Australia Awards Offshore Exploration Permits

The outlook for offshore petroleum exploration in Australia continues to brighten with the announcement of three new exploration permits which will result in more than $110 million in exploration activities over the next six years.

The new permits, covering areas in Commonwealth waters offshore of Victoria and Western Australia, were jointly announced by Federal Resources Minister Ian Macfarlane, the Victorian Minister for Energy and Resources, Candy Broad and the Western Australia Minister for State Development, Clive Brown.

The permits have been awarded as follows:

  • Permit Vic/P53 in the Gippsland Basin has been granted to Houston-based Australia Crude Oil Company Incorporated;
  • Permits WA-332-P and WA-333-P in the Browse Basin have been granted to Batavia Oil & Gas Pty Ltd, Hawkestone Oil Pty Ltd, Alpha Oil & Natural Gas Pty Ltd and Goldsborough Energy Pty Ltd.
    • "The Gippsland Basin, Australia's first oil and gas province, has world class infrastructure, and exploration continues to realise this area's full potential. This new permit is surrounded by giant oil and gas fields, and centrally located to recent new exploration initiatives in this Basin," Mr. Macfarlane said.

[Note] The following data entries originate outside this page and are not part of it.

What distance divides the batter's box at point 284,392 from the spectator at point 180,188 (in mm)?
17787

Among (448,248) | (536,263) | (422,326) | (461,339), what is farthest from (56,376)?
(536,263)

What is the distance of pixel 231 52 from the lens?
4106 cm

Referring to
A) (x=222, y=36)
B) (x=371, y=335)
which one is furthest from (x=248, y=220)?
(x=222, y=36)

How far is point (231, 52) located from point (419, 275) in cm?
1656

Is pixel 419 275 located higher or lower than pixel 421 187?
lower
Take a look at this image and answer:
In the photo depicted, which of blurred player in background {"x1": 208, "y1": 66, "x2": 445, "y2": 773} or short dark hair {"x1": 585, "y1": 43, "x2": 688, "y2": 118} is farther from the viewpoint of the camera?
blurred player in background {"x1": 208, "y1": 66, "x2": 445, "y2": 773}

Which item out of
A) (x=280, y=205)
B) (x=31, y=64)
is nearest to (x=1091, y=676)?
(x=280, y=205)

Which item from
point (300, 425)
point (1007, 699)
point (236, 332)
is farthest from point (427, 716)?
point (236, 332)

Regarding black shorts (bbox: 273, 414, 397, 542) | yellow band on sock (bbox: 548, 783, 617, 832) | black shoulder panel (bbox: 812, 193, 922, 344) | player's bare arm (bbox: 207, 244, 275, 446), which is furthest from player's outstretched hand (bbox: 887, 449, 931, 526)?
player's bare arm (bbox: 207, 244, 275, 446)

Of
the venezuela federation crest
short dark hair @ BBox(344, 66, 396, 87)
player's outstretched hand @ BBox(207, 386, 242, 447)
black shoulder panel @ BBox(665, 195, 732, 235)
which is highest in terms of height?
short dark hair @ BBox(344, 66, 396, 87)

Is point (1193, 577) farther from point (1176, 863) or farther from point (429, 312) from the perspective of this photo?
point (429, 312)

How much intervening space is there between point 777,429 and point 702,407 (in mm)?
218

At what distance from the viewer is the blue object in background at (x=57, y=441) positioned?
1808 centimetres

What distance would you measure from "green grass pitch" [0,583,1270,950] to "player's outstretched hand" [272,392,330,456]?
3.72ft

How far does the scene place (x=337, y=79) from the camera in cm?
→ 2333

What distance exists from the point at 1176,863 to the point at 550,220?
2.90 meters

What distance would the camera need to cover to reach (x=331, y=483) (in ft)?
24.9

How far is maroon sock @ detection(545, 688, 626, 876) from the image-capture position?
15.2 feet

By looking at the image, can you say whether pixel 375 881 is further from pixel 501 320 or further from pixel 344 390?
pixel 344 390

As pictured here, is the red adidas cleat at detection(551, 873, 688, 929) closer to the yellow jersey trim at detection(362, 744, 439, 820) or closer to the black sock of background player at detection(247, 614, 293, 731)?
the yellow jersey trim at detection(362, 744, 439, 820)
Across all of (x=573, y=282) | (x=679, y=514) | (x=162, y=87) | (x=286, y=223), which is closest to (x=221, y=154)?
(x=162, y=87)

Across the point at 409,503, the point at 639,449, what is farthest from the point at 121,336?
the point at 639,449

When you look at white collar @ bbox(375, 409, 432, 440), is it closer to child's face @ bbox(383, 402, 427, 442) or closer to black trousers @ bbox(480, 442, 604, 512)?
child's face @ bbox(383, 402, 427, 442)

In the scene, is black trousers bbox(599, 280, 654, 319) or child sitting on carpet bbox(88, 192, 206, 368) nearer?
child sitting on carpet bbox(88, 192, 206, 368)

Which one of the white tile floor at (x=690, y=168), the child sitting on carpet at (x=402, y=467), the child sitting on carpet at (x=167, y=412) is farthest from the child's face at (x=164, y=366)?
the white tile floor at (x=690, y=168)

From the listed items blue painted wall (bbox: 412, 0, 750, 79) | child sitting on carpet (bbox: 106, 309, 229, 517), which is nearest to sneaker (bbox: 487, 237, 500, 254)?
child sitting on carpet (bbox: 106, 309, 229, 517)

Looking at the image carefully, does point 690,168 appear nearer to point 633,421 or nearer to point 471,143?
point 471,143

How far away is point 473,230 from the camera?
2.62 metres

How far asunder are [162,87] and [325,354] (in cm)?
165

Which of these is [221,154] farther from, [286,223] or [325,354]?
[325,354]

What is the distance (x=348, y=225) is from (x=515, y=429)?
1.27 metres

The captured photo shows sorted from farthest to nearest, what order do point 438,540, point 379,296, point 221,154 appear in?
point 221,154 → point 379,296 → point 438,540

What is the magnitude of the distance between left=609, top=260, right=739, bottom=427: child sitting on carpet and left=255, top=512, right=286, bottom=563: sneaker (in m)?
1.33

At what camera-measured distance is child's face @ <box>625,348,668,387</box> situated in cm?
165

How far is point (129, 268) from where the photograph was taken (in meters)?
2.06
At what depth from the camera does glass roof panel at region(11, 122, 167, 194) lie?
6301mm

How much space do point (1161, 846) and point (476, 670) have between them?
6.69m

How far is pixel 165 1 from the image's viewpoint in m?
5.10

      The Browse Basin, which is relatively under-explored, has sparked exploration interest thanks to several new discoveries. The new permits located here are sandwiched between the oil discoveries at Cornea and Gwydion and the giant gas/condensate fields at Dinichthys, Gorgonichthys and Titanichthys.

      Combined with the previously announced permits awarded from the 2001 release, plus three permits awarded from re-released acreage, a fresh commitment has been taken by industry to spend over A$640 million exploring offshore Australia in the next six years. "It is pleasing to see that the exploration industry is active in Australia, in a range of prospectivities and water depths. The permit areas awarded over the past six months range from frontier to mature provinces, and will further the Government's strategy to increase our knowledge of Australia’s vast offshore sedimentary basins. This is another step towards securing our future energy supplies," Mr. Macfarlane said.

      Applications for the areas were invited under the Petroleum (Submerged Lands) Act 1967 and closed on April 11, 2002.

      Under the work program bidding system, applicants are required to nominate a guaranteed minimum 'dry hole' exploration program for each of the first three years of the permit term and a 'secondary' program for the remaining three years. Each component of the program must be completed in the designated year or earlier. Permits are awarded for an initial term of six years.

      Petroleum exploration and development activity in these areas will benefit from the application of the profits-related petroleum resource rent tax. Royalty and crude oil excise will not apply.